“Alışkanlıklarımız, önyargılarımız, duygularımız kadar büyük başka düşmanımız yok aslında.” diye yazar Rus romancı Fyodor Gladkov, Çimento adlı romanında. Müslüm Gürses’in hayatını anlatan MÜSLÜM filmi, seksen ve doksanlı yıllarda benim gibi düşünen birçok insanın Müslüm Gürses hakkındaki önyargılarını da yok eder umarım.
Cem Ulkay ve Ketche’nin yönettiği, senaryosu Hakan Günday ve Gürhan Özçiftçi’ye ait vizyondaki Müslüm filminden söz ediyorum. Film arabesk müziğin isyankar şarkıcısı Müslüm Gürses’in hayat hikayesini, Urfa’da ki çocukluğundan başlayıp, meşhur oluşu, Muhterem Nur ile evlenmesini, konserlerini ölümüne kadar anlatıyor. Müslüm Gürses’in Urfa ve Adana’da geçen çocukluk yıllarını Alper Parlak, gençlik yıllarını Şahin Kendirci, sonrasını ise Timuçin Esen canlandırmış, şarkıları da Kendirci ve Esen söylüyor. Zaman zaman acaba Müslüm kendisi mi oynuyor diye düşündüm.
Annesi (Ayça Bingöl) ve kardeşleri ile birlikte babasının şiddetine maruz kalan Müslüm’ün hayatı Adana’da Halkevi’nde karşılaştığı bağlama ustası ile tanışması ve ondan müzik dersleri alması sonrasında ustası ile birlikte açık hava sinemalarında türkü söylemeye başlamasıyla değişir. Filmde Cumhuriyet sonrası kurulan Halkevleri, sıcak, sanat dolu ortamı ile sadece akademik gelişim için değil aynı zamanda birer hayat okuludur. Televizyonun olmadığı yıllarda halkın en önemli eğlence yeri olan yazlık açık hava sinemaları gençler için sadece film izleme yeri değildi. Gazoz içilip ilk buluşma yerleriydi aynı zamanda. Ancak Müslüm’ün gözü filmde gördüğü Muhterem Nur’dan başkasını görmez. Müslüm yoksul ailesine bakmak zorundadır. Halkevi’nde bağlama ustası Limoncu Ali’nin (Erkan Can) “yolunu kaybetme” uyarısı ile Halkevi’nden ayrılarak Adana pavyonlarında türkü söylemeye başlar.

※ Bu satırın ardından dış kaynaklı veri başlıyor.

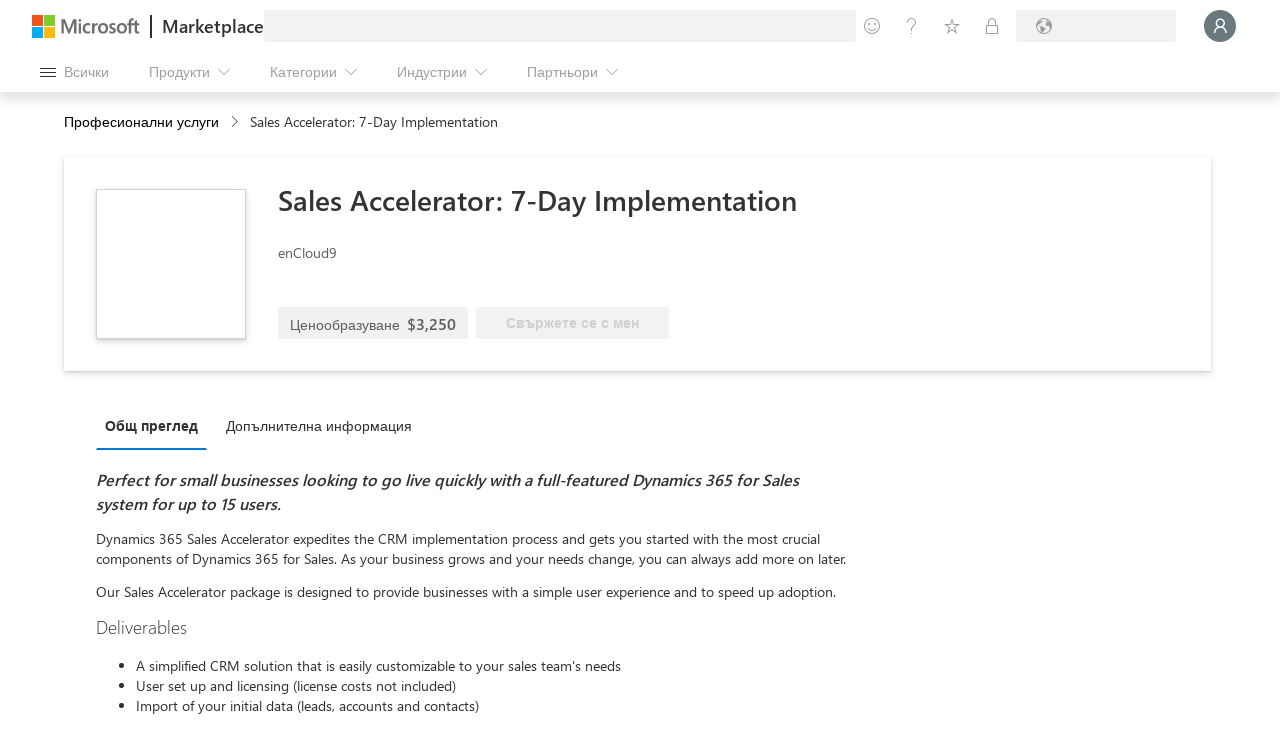

--- FILE ---
content_type: image/svg+xml
request_url: https://marketplace.microsoft.com/staticstorage/20251216.3/assets/dynamics-365-for-sales_256476ad6c81189f.svg
body_size: 550
content:
<svg width="16" height="16" viewBox="0 0 16 16" fill="none" xmlns="http://www.w3.org/2000/svg">
<mask id="mask0" mask-type="alpha" maskUnits="userSpaceOnUse" x="0" y="0" width="16" height="16">
<path d="M15.9898 8.40649C15.9966 8.27184 16 8.13632 16 8C16 3.58172 12.4183 0 7.99998 0C7.86373 0 7.72827 0.0034063 7.59369 0.0101384C7.25663 0.0674531 7 0.360901 7 0.714287V2C3.13401 2 0 5.13401 0 9C0 12.866 3.13401 16 7 16C10.866 16 14 12.866 14 9H15.2857C15.639 9 15.9324 8.74346 15.9898 8.40649Z" fill="white"/>
</mask>
<g mask="url(#mask0)">
<circle cx="7" cy="9" r="7" fill="url(#paint0_linear)"/>
<path opacity="0.5" d="M15.9898 8.90649C15.9966 8.77184 16 8.63632 16 8.5C16 4.08172 12.4183 0.5 7.99998 0.5C7.86373 0.5 7.72827 0.503406 7.59369 0.510138C7.25663 0.567453 7 0.860901 7 1.21429V9.5H15.2857C15.639 9.5 15.9324 9.24346 15.9898 8.90649Z" fill="black" stroke="black" stroke-opacity="0.5"/>
<path fill-rule="evenodd" clip-rule="evenodd" d="M15.9898 8.40649C15.9966 8.27184 16 8.13632 16 8C16 3.58172 12.4183 0 7.99998 0C7.86373 0 7.72827 0.0034063 7.59369 0.0101384C7.25663 0.0674531 7 0.360901 7 0.714287V9H15.2857C15.639 9 15.9324 8.74346 15.9898 8.40649Z" fill="url(#paint1_linear)"/>
<mask id="mask1" mask-type="alpha" maskUnits="userSpaceOnUse" x="7" y="0" width="9" height="9">
<path fill-rule="evenodd" clip-rule="evenodd" d="M15.9898 8.40649C15.9966 8.27184 16 8.13632 16 8C16 3.58172 12.4183 0 7.99998 0C7.86373 0 7.72827 0.0034063 7.59369 0.0101384C7.25663 0.0674531 7 0.360901 7 0.714287V9H15.2857C15.639 9 15.9324 8.74346 15.9898 8.40649Z" fill="url(#paint2_linear)"/>
</mask>
<g mask="url(#mask1)">
<path opacity="0.5" d="M7 5.5H10.2308C10.6556 5.5 11 5.8444 11 6.26923V9.5H7V5.5Z" fill="black" stroke="black" stroke-opacity="0.5"/>
<path d="M7 5H10.2308C10.6556 5 11 5.3444 11 5.76923V9H7V5Z" fill="url(#paint3_linear)"/>
</g>
</g>
<defs>
<linearGradient id="paint0_linear" x1="5.13914" y1="6.72543" x2="9.81686" y2="15.4597" gradientUnits="userSpaceOnUse">
<stop stop-color="#0078D4"/>
<stop offset="1" stop-color="#2064AE"/>
</linearGradient>
<linearGradient id="paint1_linear" x1="9.33335" y1="1.58333" x2="18.1973" y2="9.62217" gradientUnits="userSpaceOnUse">
<stop stop-color="#40C4F5"/>
<stop offset="1" stop-color="#0095E6"/>
</linearGradient>
<linearGradient id="paint2_linear" x1="9.33335" y1="1.58333" x2="18.1973" y2="9.62217" gradientUnits="userSpaceOnUse">
<stop stop-color="#40C4F5"/>
<stop offset="1" stop-color="#0095E6"/>
</linearGradient>
<linearGradient id="paint3_linear" x1="7.29222" y1="5.03247" x2="8.98747" y2="9.31227" gradientUnits="userSpaceOnUse">
<stop stop-color="#A7F2FF"/>
<stop offset="1" stop-color="#7CECFF"/>
</linearGradient>
</defs>
</svg>


--- FILE ---
content_type: image/svg+xml
request_url: https://marketplace.microsoft.com/staticstorage/20251216.3/assets/dynamics-365-for-customer-services_d58548ba47b36660.svg
body_size: 737
content:
<svg width="16" height="16" viewBox="0 0 16 16" fill="none" xmlns="http://www.w3.org/2000/svg">
<g clip-path="url(#clip0)">
<mask id="mask0" mask-type="alpha" maskUnits="userSpaceOnUse" x="0" y="1" width="16" height="15">
<path d="M0.666667 1H4.9157C5.10747 1 5.28995 1.08258 5.41652 1.22664L8.00027 4.16731L10.5835 1.22668C10.71 1.0826 10.8925 1 11.0843 1H15.3333C15.7015 1 16 1.29848 16 1.66667V5.81877C16 5.97844 15.9427 6.13281 15.8385 6.2538L8.50517 14.7699C8.23921 15.0788 7.76076 15.0788 7.49478 14.77L0.161485 6.2538C0.0573015 6.13281 0 5.97845 0 5.81878V1.66667C0 1.29848 0.298477 1 0.666667 1Z" fill="white"/>
</mask>
<g mask="url(#mask0)">
<path d="M11.0843 1H15.3333C15.7015 1 16 1.29848 16 1.66667V5.81877C16 5.97844 15.9427 6.13281 15.8385 6.2538L8.50517 14.7695C8.2392 15.0784 7.7608 15.0784 7.49483 14.7695L3.13461 9.70622L10.5835 1.22668C10.7101 1.0826 10.8925 1 11.0843 1Z" fill="url(#paint0_linear)"/>
<path opacity="0.5" d="M4.9157 1.2002H0.666667C0.298477 1.2002 0 1.49867 0 1.86686V6.01898C0 6.17864 0.057302 6.333 0.161486 6.45399L7.49478 14.9702C7.76076 15.279 8.23921 15.279 8.50517 14.9701L12.8659 9.90527L5.41652 1.42683C5.28995 1.28277 5.10747 1.2002 4.9157 1.2002Z" fill="black" stroke="black" stroke-opacity="0.5"/>
<path d="M4.9157 1H0.666667C0.298477 1 0 1.29848 0 1.66667V5.81878C0 5.97845 0.057302 6.13281 0.161486 6.2538L7.49478 14.77C7.76076 15.0788 8.23921 15.0788 8.50517 14.7699L12.8659 9.70508L5.41652 1.22664C5.28995 1.08258 5.10747 1 4.9157 1Z" fill="url(#paint1_linear)"/>
<path fill-rule="evenodd" clip-rule="evenodd" d="M7.99848 4.16748L3.13281 9.70639L7.49304 14.7697C7.75901 15.0785 8.23741 15.0785 8.50338 14.7697L10.3039 12.6789L12.8641 9.70525L7.99848 4.16748Z" fill="url(#paint2_linear)"/>
</g>
</g>
<defs>
<linearGradient id="paint0_linear" x1="4.66667" y1="-0.666665" x2="15.1975" y2="14.9143" gradientUnits="userSpaceOnUse">
<stop stop-color="#8661C5"/>
<stop offset="1" stop-color="#5C428B"/>
</linearGradient>
<linearGradient id="paint1_linear" x1="-3.58334" y1="-3.16667" x2="8.50011" y2="10.7096" gradientUnits="userSpaceOnUse">
<stop stop-color="#EBC7FF"/>
<stop offset="0.493452" stop-color="#E4B4FF"/>
</linearGradient>
<linearGradient id="paint2_linear" x1="-1.02951" y1="0.422622" x2="5.75386" y2="19.4454" gradientUnits="userSpaceOnUse">
<stop stop-color="#CD9EF0"/>
<stop offset="0.894187" stop-color="#9F75D3"/>
</linearGradient>
<clipPath id="clip0">
<rect width="16" height="16" fill="white"/>
</clipPath>
</defs>
</svg>


--- FILE ---
content_type: image/svg+xml
request_url: https://marketplace.microsoft.com/staticstorage/20251216.3/assets/dynamics-365-for-project-service-automation_583d5725f587459b.svg
body_size: 425
content:
<svg width="16" height="16" viewBox="0 0 16 16" fill="none" xmlns="http://www.w3.org/2000/svg">
<mask id="mask0" mask-type="alpha" maskUnits="userSpaceOnUse" x="1" y="1" width="15" height="14">
<path d="M1 1.66667C1 1.29848 1.29848 1 1.66667 1H8.33333C8.70152 1 9 1.29848 9 1.66667V4H15.3333C15.7015 4 16 4.29848 16 4.66667V11.3333C16 11.7015 15.7015 12 15.3333 12H9V14.3333C9 14.7015 8.70152 15 8.33333 15H1.66667C1.29848 15 1 14.7015 1 14.3333V9.66667C1 9.29848 1.29848 9 1.66667 9H7V7H1.66667C1.29848 7 1 6.70152 1 6.33333V1.66667Z" fill="white"/>
</mask>
<g mask="url(#mask0)">
<path d="M1 1.66667C1 1.29848 1.29848 1 1.66667 1H8.33333C8.70152 1 9 1.29848 9 1.66667V6.33333C9 6.70152 8.70152 7 8.33333 7H1.66667C1.29848 7 1 6.70152 1 6.33333V1.66667Z" fill="url(#paint0_linear)"/>
<path d="M1 14.3333C1 14.7015 1.29848 15 1.66667 15H8.33333C8.70152 15 9 14.7015 9 14.3333V9.66667C9 9.29848 8.70152 9 8.33333 9H1.66667C1.29848 9 1 9.29848 1 9.66667V14.3333Z" fill="url(#paint1_linear)"/>
<rect opacity="0.5" x="7" y="4.5" width="9" height="8" rx="0.666667" fill="black" stroke="black" stroke-opacity="0.5"/>
<rect x="7" y="4" width="9" height="8" rx="0.666667" fill="url(#paint2_linear)"/>
</g>
<defs>
<linearGradient id="paint0_linear" x1="9" y1="7" x2="4.2222" y2="-0.939132" gradientUnits="userSpaceOnUse">
<stop stop-color="#D83B01"/>
<stop offset="1" stop-color="#ED7E43"/>
</linearGradient>
<linearGradient id="paint1_linear" x1="11.5" y1="18.4773" x2="-2.57817" y2="12.7622" gradientUnits="userSpaceOnUse">
<stop offset="0.00414767" stop-color="#922717"/>
<stop offset="1" stop-color="#D83B01"/>
</linearGradient>
<linearGradient id="paint2_linear" x1="7" y1="4" x2="14.7434" y2="12.7975" gradientUnits="userSpaceOnUse">
<stop stop-color="#FFC8A3"/>
<stop offset="1" stop-color="#F8B48A"/>
</linearGradient>
</defs>
</svg>
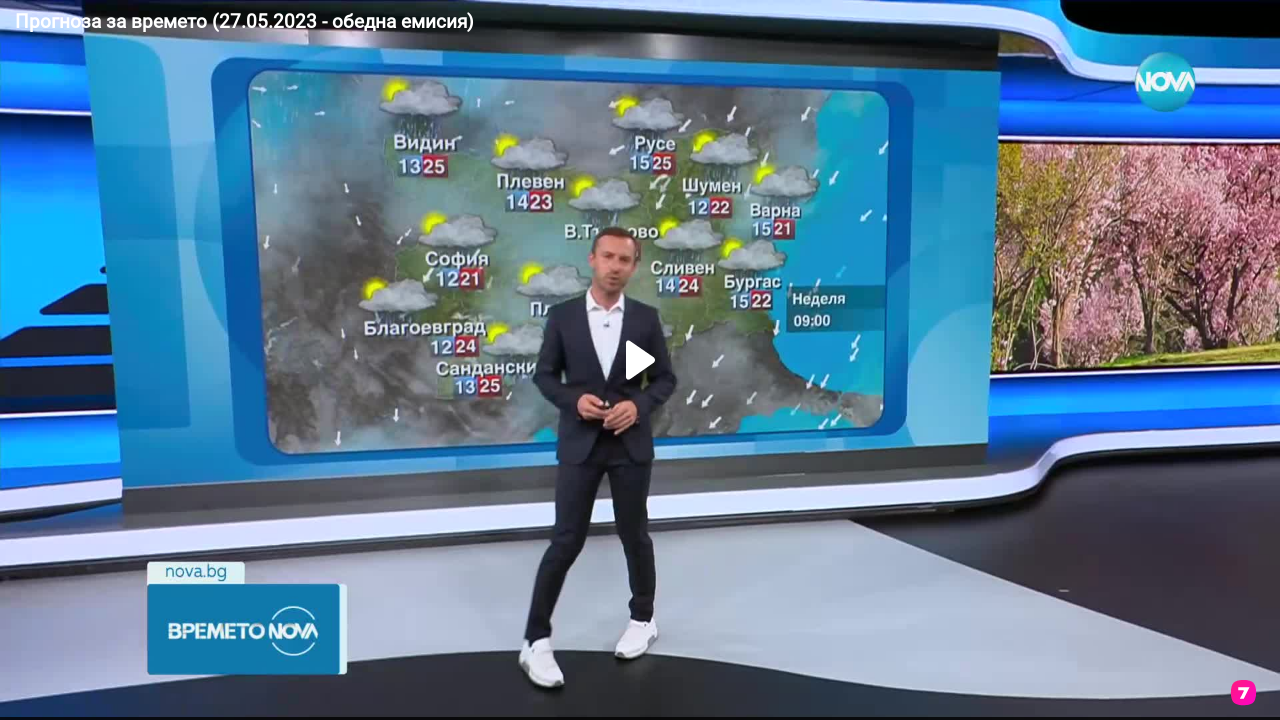

--- FILE ---
content_type: application/javascript
request_url: https://i49.vbox7.com/assets/js/vbox/functions.js?v=3171c54676
body_size: 2636
content:
//var playLoadTime = 0;
//var playData = null;
var is_embed = false;
var is_android = (navigator.userAgent.toLowerCase().indexOf('android') > -1 ? true : false);
var is_ios = (navigator.userAgent.match(/iPad|iPhone|iPod/g) ? true : false);
var is_wm = (navigator.userAgent.match(/Windows Phone/i) ? true : false);
var is_mobile = (is_android || is_ios || is_wm);
var gtmPageData = window.gtmPageData || [];

function readCookie(name) 
{
	var nameEQ = name + "=";
	var ca = document.cookie.split(';');
	for (var i = 0; i < ca.length; i++) {
		var c = ca[i];
		while (c.charAt(0) == ' ')
			c = c.substring(1, c.length);
		if (c.indexOf(nameEQ) == 0)
			return c.substring(nameEQ.length, c.length);
	}
	return null;
}

function saveSetting(name, value) 
{

	settings[name] = value;

	var settings_string = JSON.stringify(settings, null, 2);

	if (supports_local_storage()) {
		localStorage.setItem('vboxplayersettings', settings_string);
	} else {
		setCookie("vboxplayersettings", settings_string, 120);
	}

	return true;
}

function getSetting(name) 
{
	var settings_string;

	if (supports_local_storage()) {
		settings_string = localStorage.getItem('vboxplayersettings');
	} else {
		settings_string = getCookie("vboxplayersettings");
	}

	if (!settings_string) {
		settings = defaultSettings;
	} else {
		try {
			settings = JSON.parse(settings_string);
		} catch (e) {
			settings = defaultSettings;
		}
	}

	return settings[name];
}

function supports_local_storage() 
{
	try {
		var uid = new Date;
		localStorage.setItem(uid, uid);
		var result = localStorage.getItem(uid) == uid;
		localStorage.removeItem(uid);
		return ('localStorage' in window && window.localStorage !== null && result);
	} catch (e) {
		return false;
	}
}

function getVideoImage(mdkey, size) 
{
	var filePath = '';
	if (size != 0) {
		filePath = 'i/' + mdkey.substring(0, 3) + '/' + mdkey + size + '.jpg';
	} else {
		filePath = 'o/' + mdkey.substring(0, 3) + '/' + mdkey + '0.jpg';
	}

	return getImageServer(filePath);
}

function initHorSliders() 
{
	$('.slider-wrap-mb:not(.discard-wrap-dt), .slider-wrap-dt').each(function () {
		if ($(this).find('.slider-content-mb, .slider-content-dt').width() <= $(this).width()) {
			$(this).find('.view-back, .view-right').css('display', 'none');
		}
	});
}

function wait(ms)
{
	var start = new Date().getTime();
	var end = start;
	while(end < start + ms) {
	  end = new Date().getTime();
   }
}
 
function timeFormat(sec) 
{
    var m = Math.floor(sec / 60) < 10 ? "0" + Math.floor(sec / 60) : Math.floor(sec / 60);
    var s = Math.floor(sec - (m * 60)) < 10 ? "0" + Math.floor(sec - (m * 60)) : Math.floor(sec - (m * 60));
    var ms = Math.ceil(((sec < 1.0) ? sec : (sec % Math.floor(sec))) * 10)
    return m + ":" + s + (ms ? '.' + ms : '');
}

function getParamFromUrl(name, url) 
{
    name = name.replace(/[\[]/,"\\\[").replace(/[\]]/,"\\\]");
    var regexS = "[\\?&]"+name+"=([^&#]*)";
    var regex = new RegExp( regexS );
    var results = regex.exec(url);
    if( results == null ) {
        return "";
	} else {
        return results[1];
	}
}

function getMdkeyFromUrl(url) 
{
	var arrMdkeyPreg = (/(play|article|quiz|audio):([a-f0-9]{8,10})/i).exec(url);

	if (!arrMdkeyPreg) {
		return false;
	}

	return arrMdkeyPreg[2];
}

function isPlaylist(url) 
{
	if ( ! getMdkeyFromUrl(url)) {
		return false;
	}

	if (getPlaylistTypeFromUrl(url)) {
		return true;
	}
		
	return false;
}

function getPlaylistTypeFromUrl(url) 
{
	return getParamFromUrl('p', url);
}

function getPlaylistIdFromUrl(url) 
{
	return getParamFromUrl('id', url);
}

function playNextVideoFromPlaylist() 
{
	var el = $('.playlist-list').find('.active').next();
	playlist_next_video = el.find('a').attr('href');

	if (typeof playlist_next_video == 'undefined' && $('.pls-loop').hasClass('on')) {
		var el = $('.playlist-list').children().first();
		playlist_next_video = el.find('a').attr('href');
	}

	if (playlist_next_video) {
            
            history.pushState({
                    link: playlist_next_video
            }, null, playlist_next_video);
                                
            loadItemPage(playlist_next_video);
            
	}
}

function playPrevVideoFromPlaylist() 
{
	var el = $('.playlist-list').find('.active').prev();
	playlist_prev_video = el.find('a').attr('href');

	if (typeof playlist_prev_video == 'undefined') {
		return false;
	}

	if (playlist_prev_video) {
            
            history.pushState({
                    link: playlist_prev_video
            }, null, playlist_prev_video);
		
            loadItemPage(playlist_prev_video);
	}
}

function getAndroidVersion(ua) 
{
	ua = (ua || navigator.userAgent).toLowerCase();
	var match = ua.match(/android\s([0-9\.]*)/);
	return match ? match[1] : false;
}

function redirectToLogin() 
{
	if (!globalLoginUserId) {
		var backPath = window.location.pathname;
		var path = '/login?backto=' + encodeURIComponent(backPath);
		
		history.pushState({
			link: path
		}, null, path);
	
		window.location.href = path;
				
		return true;
	}	
	
	return false;
}

function callExtVideoLoaded(data) 
{
	//gtm -------------------
	const gtmVideoData = {
		'mdkey': data.vid,
		'itemTitle': data.title,
		'is-official': (data.videoIsAvt ? '1' : 'null'),
		'channel': data.uploader,
		'video-cat': data.categories,
		'isMobile': (is_mobile ? '1' : 'null'),
		'isEmbeded': (is_embed ? '1' : 'null')
	}

	window.dataLayer = window.dataLayer || [];
	gtmPageData['page-url'] =
			document.location.pathname +
			document.location.search;

	const obj = $.extend({
		'event': 'videoLoadMobile'
	}, gtmPageData, gtmVideoData);

	dataLayer.push(obj);
	sendMSG(obj)
	//end gtm ----------------

//	playLoadTime = (new Date()).getTime();
//	playData = data;
}

function sendMSG(obj){

	const sendData = Object.assign( { data: obj, functionName: 'vbox7_player' }, {} );

	try {
		console.log('@DataLayer: ', sendData, dataLayer);
		top.window.postMessage( sendData , '*');
	} catch (err){
		console.log(err);
	}

}

function callExtItemLoaded(gtmItem)
{

	window.dataLayer = window.dataLayer || [];
	gtmPageData['page-url'] = document.location.pathname + document.location.search;

	dataLayer.push($.extend({
		'event': 'itemLoadMobile',
		'pageVersion': 'cherga'
	}, gtmPageData, gtmItem));
	//end gtm ----------------

//	playLoadTime = (new Date()).getTime();
//	playData = gtmItem;
}

function gtmLinkClick(event) {
	
	window.dataLayer = window.dataLayer || [];

	if (typeof dataLayer == 'undefined') {
		return false;
	}

	if (typeof gtmPageData == 'undefined') {
		window.gtmPageData = [];
	}
	
	var objcontainer = $(event.currentTarget).closest('.gtm-container');
	if (objcontainer.length) {
		var objname = $(objcontainer).attr('data-name');
		var objpage = $(objcontainer).attr('data-page');
		var objpagetype = $(objcontainer).attr('data-from') ? $(objcontainer).attr('data-from') : 0;
		var objpos = $(event.currentTarget).attr('data-pos') ? $(event.currentTarget).attr('data-pos') : 0;
		if (objname && objpage) {
			dataLayer.push($.extend({
				'event': 'linkClick',
				'container' : objname,
				'page' : objpage,
				'pagetype' : objpagetype,
				'position' : objpos,
				'button' : event.which,
				'target' : $(event.currentTarget).attr('href')
			}, gtmPageData));
		}
	}
}

function callAddRemoveFavourite(id, stat) {
	if (stat > 0) {
		$(".favourites-add").trigger('click');
	} else {
		$(".favourites-delete").trigger('click');
	}
}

Filmde günümüzün de toplumsal yarası aile içi kadına yönelik şiddet, hem Müslüm’ün annesi hem de Muhterem Nur (Zerrin Tekindor) üzerinden başarılı bir şekilde ele alınmış. Günümüzde olduğu gibi geçmişte de alkolik kocalar hayatlarının zorluklarının sorumlusu eşleriymiş gibi bütün hınçlarını onlara yansıtmışlar.
Yetmişli yıllarda başlayan arabesk müziği, 12 Eylül 1980 askeri darbesinden sonra, toplumun politikadan uzaklaştırılması ile birlikte sığınılacak bir liman oldu. Zaten kendisine hep bir baba arayan insanlar, Ferdi Tayfur, Orhan Gencebay ve Müslüm Babaya sarıldılar. Onların şarkıları ile avunmaya, hayata tutunmaya çalıştılar. Demirelci, Ecevitçi, Türkeşçi ve Erbakancı olanlar, Müslümcü, Ferdici, Orhancı olmuştu. Müslüm Gürses de bu dönemde tüm ülkede tanınmış, ona taparcasına bağlı, konserlerinde kendilerini jiletle kesecek kadar fanatik sevenleri oluşmuştu. Onu diğer arabesk şarkıcılarından ayıran da; onun “Yakarsa dünyayı garipler yakar” sözü gibi toplumun en yoksul, en çok ezilen kitlelerine daha yakın duruşundandır.
Müslüm, Yunus Emre’nin kitabını yanından ayırmaz. Onu konserinde öldürmek isteyen hayranına bile sevgi ile yaklaşır. Hatta kendisine ve ailesine kötülükler yapan babasına bile kapılarını kapatmaz. Onun acılarla dolu hayat hikayesini izledikten sonra, geçmişte hem ona hem de onu sevenlere karşı duyduğum küçümseme duygusu ile onlara haksızlık yaptığımı anladım. Ancak sanırım Yunus’un felsefesinden etkilenen Müslüm de benim gibi düşünenlere hoş görüyle bakacaktır. Çünkü Yunus Emre’nin dediği gibi;
“Gelin tanış olalım, İşi kolay kılalım, Sevelim sevilelim, Dünya kimseye kalmaz.”.